→ WRITTEN EXERCISE
Write out the material exactly, with the pictures left out.

Questions about scene geometry
## BEGIN

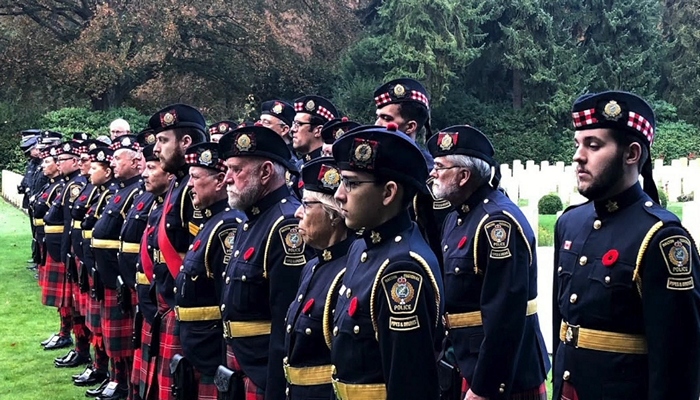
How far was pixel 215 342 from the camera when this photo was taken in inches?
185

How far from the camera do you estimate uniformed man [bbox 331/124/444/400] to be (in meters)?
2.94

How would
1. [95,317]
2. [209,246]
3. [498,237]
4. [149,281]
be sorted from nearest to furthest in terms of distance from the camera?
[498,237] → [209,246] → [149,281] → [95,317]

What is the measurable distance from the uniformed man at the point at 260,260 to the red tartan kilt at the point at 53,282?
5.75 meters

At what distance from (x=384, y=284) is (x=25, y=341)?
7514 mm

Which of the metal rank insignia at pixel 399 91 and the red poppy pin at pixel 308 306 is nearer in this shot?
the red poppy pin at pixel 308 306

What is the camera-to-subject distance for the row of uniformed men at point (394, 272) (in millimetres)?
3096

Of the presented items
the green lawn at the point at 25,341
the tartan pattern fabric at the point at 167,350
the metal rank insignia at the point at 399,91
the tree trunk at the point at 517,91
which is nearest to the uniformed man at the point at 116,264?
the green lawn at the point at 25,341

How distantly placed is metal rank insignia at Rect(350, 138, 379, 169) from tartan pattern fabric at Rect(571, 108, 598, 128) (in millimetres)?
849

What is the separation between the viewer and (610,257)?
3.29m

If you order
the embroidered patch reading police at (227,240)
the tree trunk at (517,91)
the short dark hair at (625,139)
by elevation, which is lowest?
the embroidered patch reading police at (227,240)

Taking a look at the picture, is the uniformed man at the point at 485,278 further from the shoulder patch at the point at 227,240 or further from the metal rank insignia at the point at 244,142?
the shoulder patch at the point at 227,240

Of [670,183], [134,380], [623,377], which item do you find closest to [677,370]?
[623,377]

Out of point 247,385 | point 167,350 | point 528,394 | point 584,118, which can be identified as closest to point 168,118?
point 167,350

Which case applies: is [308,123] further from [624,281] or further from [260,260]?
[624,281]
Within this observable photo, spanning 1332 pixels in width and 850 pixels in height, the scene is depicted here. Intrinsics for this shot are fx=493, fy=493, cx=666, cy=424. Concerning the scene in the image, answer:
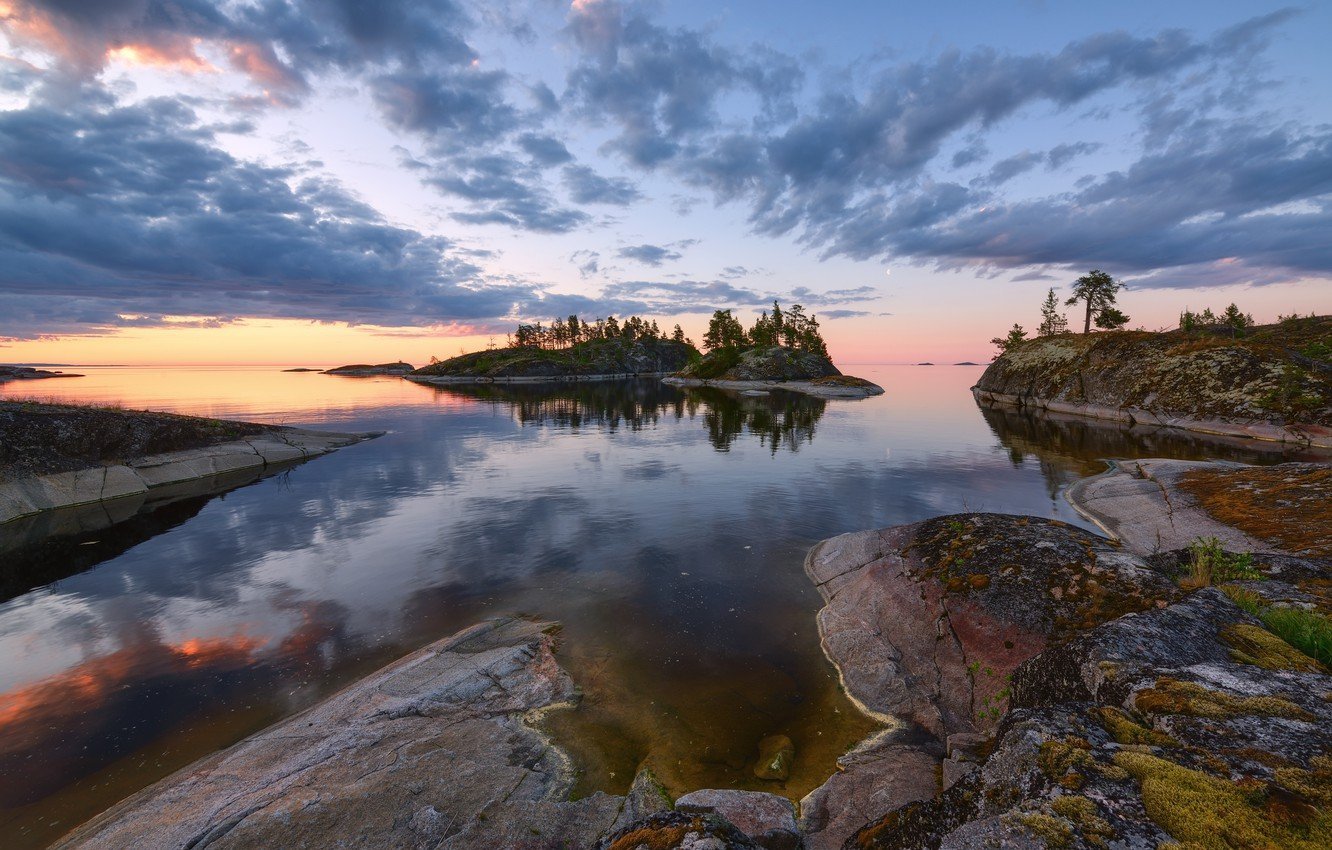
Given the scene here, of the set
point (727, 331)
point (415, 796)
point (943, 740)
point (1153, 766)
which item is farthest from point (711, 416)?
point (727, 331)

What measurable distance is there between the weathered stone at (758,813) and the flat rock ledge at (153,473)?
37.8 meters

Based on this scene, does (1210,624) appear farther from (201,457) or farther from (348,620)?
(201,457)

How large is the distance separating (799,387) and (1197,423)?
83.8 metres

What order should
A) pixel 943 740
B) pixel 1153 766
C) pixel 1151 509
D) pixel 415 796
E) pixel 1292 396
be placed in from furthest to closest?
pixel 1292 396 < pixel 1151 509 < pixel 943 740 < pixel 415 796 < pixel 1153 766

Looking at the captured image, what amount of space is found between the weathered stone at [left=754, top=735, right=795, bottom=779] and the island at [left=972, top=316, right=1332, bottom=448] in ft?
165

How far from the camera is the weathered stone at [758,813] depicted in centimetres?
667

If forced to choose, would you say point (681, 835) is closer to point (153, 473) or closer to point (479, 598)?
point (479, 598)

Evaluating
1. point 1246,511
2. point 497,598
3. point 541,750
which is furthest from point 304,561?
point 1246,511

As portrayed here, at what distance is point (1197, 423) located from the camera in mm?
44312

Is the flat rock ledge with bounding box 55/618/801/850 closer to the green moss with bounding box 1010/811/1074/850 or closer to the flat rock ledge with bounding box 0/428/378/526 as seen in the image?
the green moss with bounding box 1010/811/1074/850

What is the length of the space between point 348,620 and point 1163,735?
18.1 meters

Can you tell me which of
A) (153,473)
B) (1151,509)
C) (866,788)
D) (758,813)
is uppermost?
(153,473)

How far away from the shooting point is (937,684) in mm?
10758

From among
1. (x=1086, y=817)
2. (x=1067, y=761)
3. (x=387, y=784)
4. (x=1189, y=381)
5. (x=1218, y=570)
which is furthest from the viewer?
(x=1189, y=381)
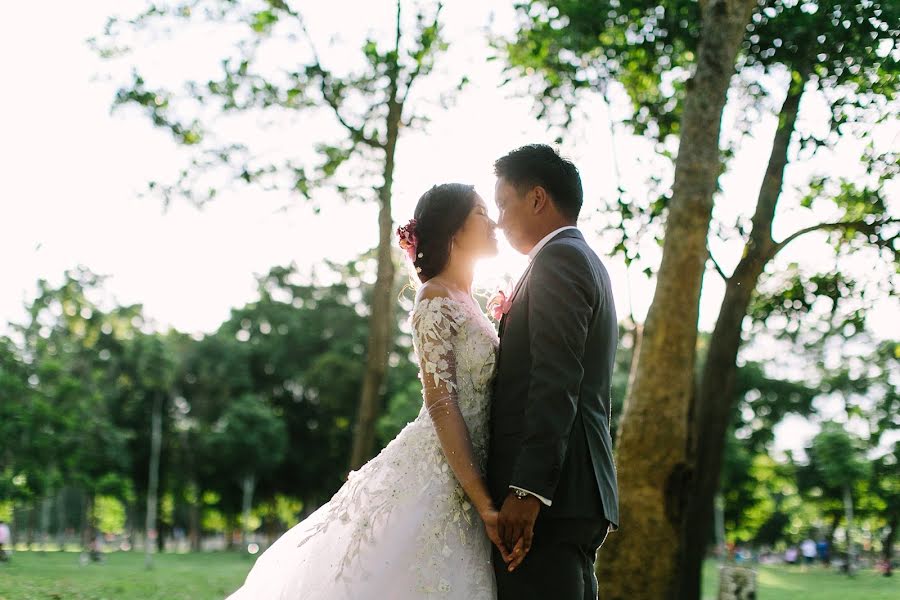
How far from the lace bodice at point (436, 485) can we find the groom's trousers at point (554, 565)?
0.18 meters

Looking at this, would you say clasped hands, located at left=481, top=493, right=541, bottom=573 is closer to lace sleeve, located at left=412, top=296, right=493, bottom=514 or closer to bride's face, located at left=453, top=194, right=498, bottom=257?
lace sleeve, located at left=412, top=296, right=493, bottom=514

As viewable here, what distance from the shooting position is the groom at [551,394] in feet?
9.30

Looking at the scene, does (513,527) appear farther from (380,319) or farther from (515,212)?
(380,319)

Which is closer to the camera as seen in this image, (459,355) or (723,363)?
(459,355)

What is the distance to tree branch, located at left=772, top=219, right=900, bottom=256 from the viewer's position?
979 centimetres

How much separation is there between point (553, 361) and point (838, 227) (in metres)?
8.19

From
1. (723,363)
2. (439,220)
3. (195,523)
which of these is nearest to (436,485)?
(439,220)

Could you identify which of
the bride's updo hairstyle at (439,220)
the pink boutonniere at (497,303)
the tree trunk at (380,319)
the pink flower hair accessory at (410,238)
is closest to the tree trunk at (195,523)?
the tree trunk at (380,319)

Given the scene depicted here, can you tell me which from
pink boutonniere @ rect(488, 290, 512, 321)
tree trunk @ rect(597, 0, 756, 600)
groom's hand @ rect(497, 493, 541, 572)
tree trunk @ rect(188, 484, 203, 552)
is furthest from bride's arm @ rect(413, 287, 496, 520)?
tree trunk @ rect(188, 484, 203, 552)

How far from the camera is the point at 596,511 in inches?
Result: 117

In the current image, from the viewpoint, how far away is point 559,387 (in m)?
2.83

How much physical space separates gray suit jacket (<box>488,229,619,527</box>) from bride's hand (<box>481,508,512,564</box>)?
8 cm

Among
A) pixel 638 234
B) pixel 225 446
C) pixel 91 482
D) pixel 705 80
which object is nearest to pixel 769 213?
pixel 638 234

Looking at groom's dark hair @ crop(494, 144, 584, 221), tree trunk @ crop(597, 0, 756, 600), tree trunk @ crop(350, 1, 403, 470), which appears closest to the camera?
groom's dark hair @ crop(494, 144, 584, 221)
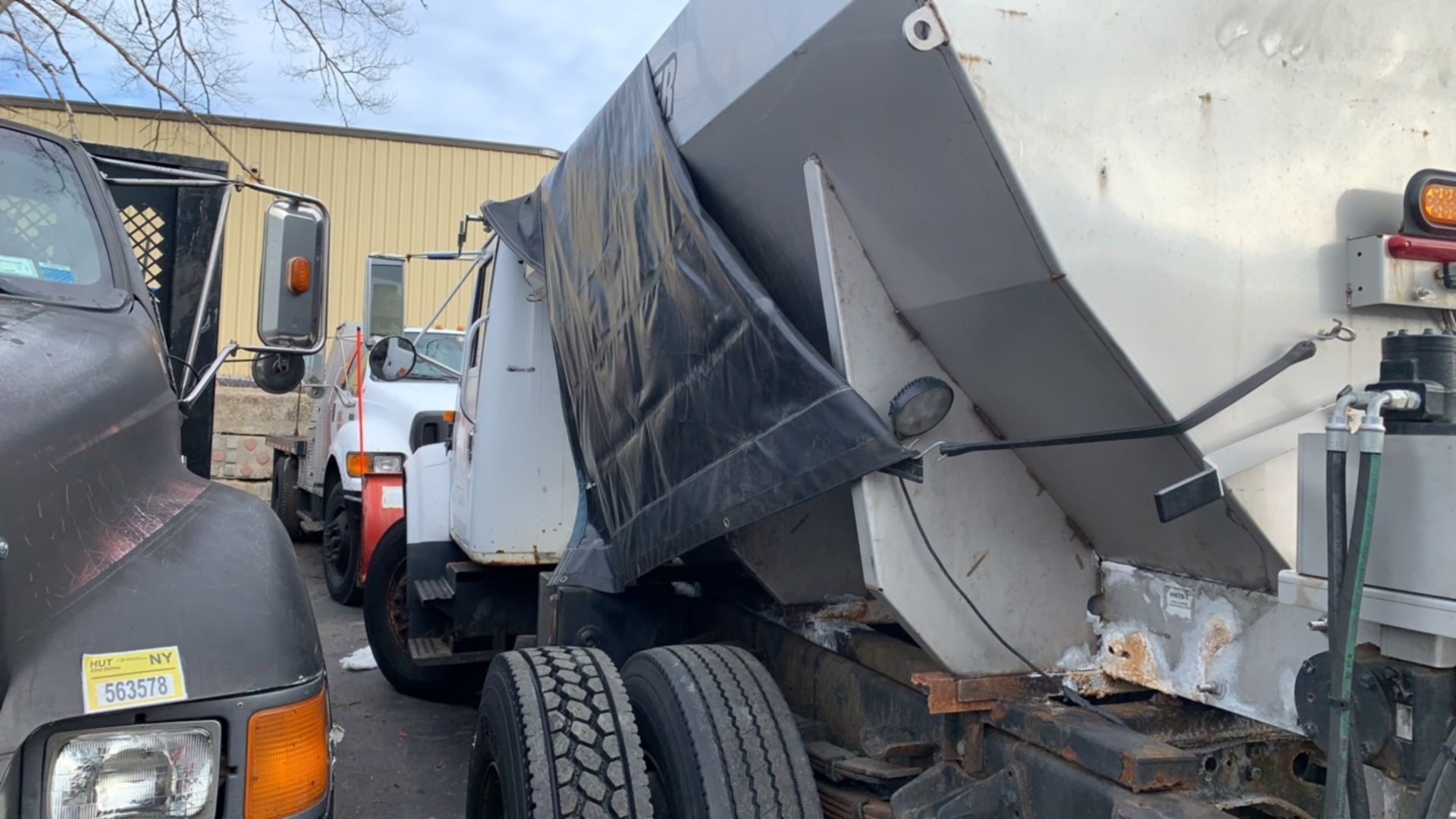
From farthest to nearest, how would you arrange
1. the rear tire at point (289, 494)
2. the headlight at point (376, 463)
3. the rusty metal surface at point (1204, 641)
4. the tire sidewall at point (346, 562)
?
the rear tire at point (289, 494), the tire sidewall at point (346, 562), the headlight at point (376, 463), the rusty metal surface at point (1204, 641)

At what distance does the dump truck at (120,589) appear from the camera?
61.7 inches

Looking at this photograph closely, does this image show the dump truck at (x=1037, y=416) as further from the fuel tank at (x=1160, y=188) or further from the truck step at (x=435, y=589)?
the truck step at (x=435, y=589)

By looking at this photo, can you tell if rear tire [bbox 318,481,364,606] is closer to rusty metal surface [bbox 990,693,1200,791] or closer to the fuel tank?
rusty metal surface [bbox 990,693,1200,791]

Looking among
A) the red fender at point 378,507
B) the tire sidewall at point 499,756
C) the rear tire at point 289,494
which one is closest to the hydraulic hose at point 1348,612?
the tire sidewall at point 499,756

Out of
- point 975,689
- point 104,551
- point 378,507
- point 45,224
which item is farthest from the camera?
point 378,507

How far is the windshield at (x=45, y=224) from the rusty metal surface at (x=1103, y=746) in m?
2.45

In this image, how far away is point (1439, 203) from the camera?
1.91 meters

## END

→ TASK ANSWER
How far was pixel 215 342 from the camera when this photo was taken in inches?
185

How far from the camera do you estimate uniformed man [bbox 331/124/444/400] to be (in meters)?
2.94

How would
1. [95,317]
2. [209,246]
3. [498,237]
4. [149,281]
be sorted from nearest to furthest in terms of distance from the camera?
[498,237] → [209,246] → [149,281] → [95,317]

What is the measurable distance from the uniformed man at the point at 260,260 to the red tartan kilt at the point at 53,282?
5.75 meters

At what distance from (x=384, y=284) is (x=25, y=341)?
7514 mm

Which of the metal rank insignia at pixel 399 91 and the red poppy pin at pixel 308 306 is nearer in this shot?
the red poppy pin at pixel 308 306

What is the camera-to-subject distance for the row of uniformed men at point (394, 272) (in millimetres)?
3096

Of the presented items
the green lawn at the point at 25,341
the tartan pattern fabric at the point at 167,350
the metal rank insignia at the point at 399,91
the tree trunk at the point at 517,91
which is nearest to the uniformed man at the point at 116,264?
the green lawn at the point at 25,341

How distantly placed is metal rank insignia at Rect(350, 138, 379, 169) from tartan pattern fabric at Rect(571, 108, 598, 128) (in millimetres)?
849

What is the separation between the viewer and (610,257)?
3.29m

If you order
the embroidered patch reading police at (227,240)
the tree trunk at (517,91)
the short dark hair at (625,139)
by elevation, which is lowest?
the embroidered patch reading police at (227,240)

Taking a look at the picture, is the uniformed man at the point at 485,278 further from the shoulder patch at the point at 227,240 or further from the metal rank insignia at the point at 244,142?
the shoulder patch at the point at 227,240

Of [670,183], [134,380], [623,377], which item do you find closest to [677,370]?
[623,377]

Out of point 247,385 | point 167,350 | point 528,394 | point 584,118, which can be identified as closest to point 168,118?
point 167,350

Which case applies: is [308,123] further from [624,281] or further from [260,260]?
[624,281]
Within this observable photo, spanning 1332 pixels in width and 850 pixels in height, the scene is depicted here. Intrinsics for this shot are fx=493, fy=493, cx=666, cy=424. Concerning the scene in the image, answer:
Given the scene here, of the set
point (727, 331)
point (415, 796)
point (943, 740)
point (1153, 766)
which item is farthest from point (711, 416)?
point (727, 331)

What measurable distance is there between the weathered stone at (758,813) and the flat rock ledge at (153,473)?
37.8 meters

Based on this scene, does (1210,624) appear farther from (201,457) or farther from (348,620)?
(201,457)

How large is the distance separating (799,387) and (1197,423)?
83.8 metres

What order should
A) pixel 943 740
B) pixel 1153 766
C) pixel 1151 509
D) pixel 415 796
E) pixel 1292 396
be placed in from furthest to closest?
pixel 1292 396 < pixel 1151 509 < pixel 943 740 < pixel 415 796 < pixel 1153 766

Looking at the captured image, what amount of space is found between the weathered stone at [left=754, top=735, right=795, bottom=779] and the island at [left=972, top=316, right=1332, bottom=448] in ft?
165

How far from the camera is the weathered stone at [758,813] depicted in centimetres?
667

If forced to choose, would you say point (681, 835) is closer to point (153, 473) or closer to point (479, 598)?
point (479, 598)

Evaluating
1. point 1246,511
2. point 497,598
3. point 541,750
which is furthest from point 304,561?
point 1246,511

As portrayed here, at what distance is point (1197, 423) located from the camera in mm?
44312

Is the flat rock ledge with bounding box 55/618/801/850 closer to the green moss with bounding box 1010/811/1074/850 or closer to the flat rock ledge with bounding box 0/428/378/526 as seen in the image?
the green moss with bounding box 1010/811/1074/850

What is the length of the space between point 348,620 and point 1163,735?
18.1 meters

Can you tell me which of
A) (153,473)
B) (1151,509)
C) (866,788)
D) (758,813)
is uppermost?
(153,473)

How far away from the shooting point is (937,684) in mm?
10758

From among
1. (x=1086, y=817)
2. (x=1067, y=761)
3. (x=387, y=784)
4. (x=1189, y=381)
5. (x=1218, y=570)
which is furthest from the viewer?
(x=1189, y=381)
How far from the lace bodice at point (436, 485) can we find the groom's trousers at point (554, 565)?
0.18 meters

Looking at this, would you say clasped hands, located at left=481, top=493, right=541, bottom=573 is closer to lace sleeve, located at left=412, top=296, right=493, bottom=514 or closer to bride's face, located at left=453, top=194, right=498, bottom=257?
lace sleeve, located at left=412, top=296, right=493, bottom=514

As viewable here, what distance from the shooting position is the groom at [551,394] in feet?
9.30

Looking at the scene, does (513,527) appear farther from (380,319) or farther from (515,212)?
(380,319)

Which is closer to the camera as seen in this image, (459,355) or (723,363)?
(459,355)

What is the distance to tree branch, located at left=772, top=219, right=900, bottom=256 from the viewer's position?
979 centimetres

How much separation is there between point (553, 361) and point (838, 227) (in metres)?
8.19

From
1. (723,363)
2. (439,220)
3. (195,523)
which of these is nearest to (436,485)?
(439,220)

Could you identify which of
the bride's updo hairstyle at (439,220)
the pink boutonniere at (497,303)
the tree trunk at (380,319)
the pink flower hair accessory at (410,238)
is closest to the tree trunk at (195,523)?
the tree trunk at (380,319)

Given the scene depicted here, can you tell me which from
pink boutonniere @ rect(488, 290, 512, 321)
tree trunk @ rect(597, 0, 756, 600)
groom's hand @ rect(497, 493, 541, 572)
tree trunk @ rect(188, 484, 203, 552)
is furthest from bride's arm @ rect(413, 287, 496, 520)?
tree trunk @ rect(188, 484, 203, 552)

How far from the camera is the point at 596,511 in inches?
Result: 117

In the current image, from the viewpoint, how far away is point 559,387 (in m)?
2.83

How much physical space separates gray suit jacket (<box>488,229,619,527</box>) from bride's hand (<box>481,508,512,564</box>)?
8 cm

Among
A) pixel 638 234
B) pixel 225 446
C) pixel 91 482
D) pixel 705 80
which object is nearest to pixel 769 213?
pixel 638 234

Looking at groom's dark hair @ crop(494, 144, 584, 221), tree trunk @ crop(597, 0, 756, 600), tree trunk @ crop(350, 1, 403, 470), which appears closest to the camera?
groom's dark hair @ crop(494, 144, 584, 221)
From farthest to nearest, how would you arrange
1. the rear tire at point (289, 494)
2. the headlight at point (376, 463)
3. the rusty metal surface at point (1204, 641)
4. the tire sidewall at point (346, 562)
?
the rear tire at point (289, 494), the tire sidewall at point (346, 562), the headlight at point (376, 463), the rusty metal surface at point (1204, 641)

At what distance does the dump truck at (120,589) appear from the camera?
61.7 inches

Looking at this photograph closely, does this image show the dump truck at (x=1037, y=416) as further from the fuel tank at (x=1160, y=188) or further from the truck step at (x=435, y=589)?
the truck step at (x=435, y=589)

By looking at this photo, can you tell if rear tire [bbox 318,481,364,606] is closer to rusty metal surface [bbox 990,693,1200,791] or closer to the fuel tank?
rusty metal surface [bbox 990,693,1200,791]

Looking among
A) the red fender at point 378,507
B) the tire sidewall at point 499,756
C) the rear tire at point 289,494
which one is closest to the hydraulic hose at point 1348,612?
the tire sidewall at point 499,756

Out of
- point 975,689
- point 104,551
- point 378,507
- point 45,224
which item is farthest from the camera?
point 378,507

How far is the windshield at (x=45, y=224) from the rusty metal surface at (x=1103, y=746) in m?
2.45

In this image, how far away is point (1439, 203) from the camera?
1.91 meters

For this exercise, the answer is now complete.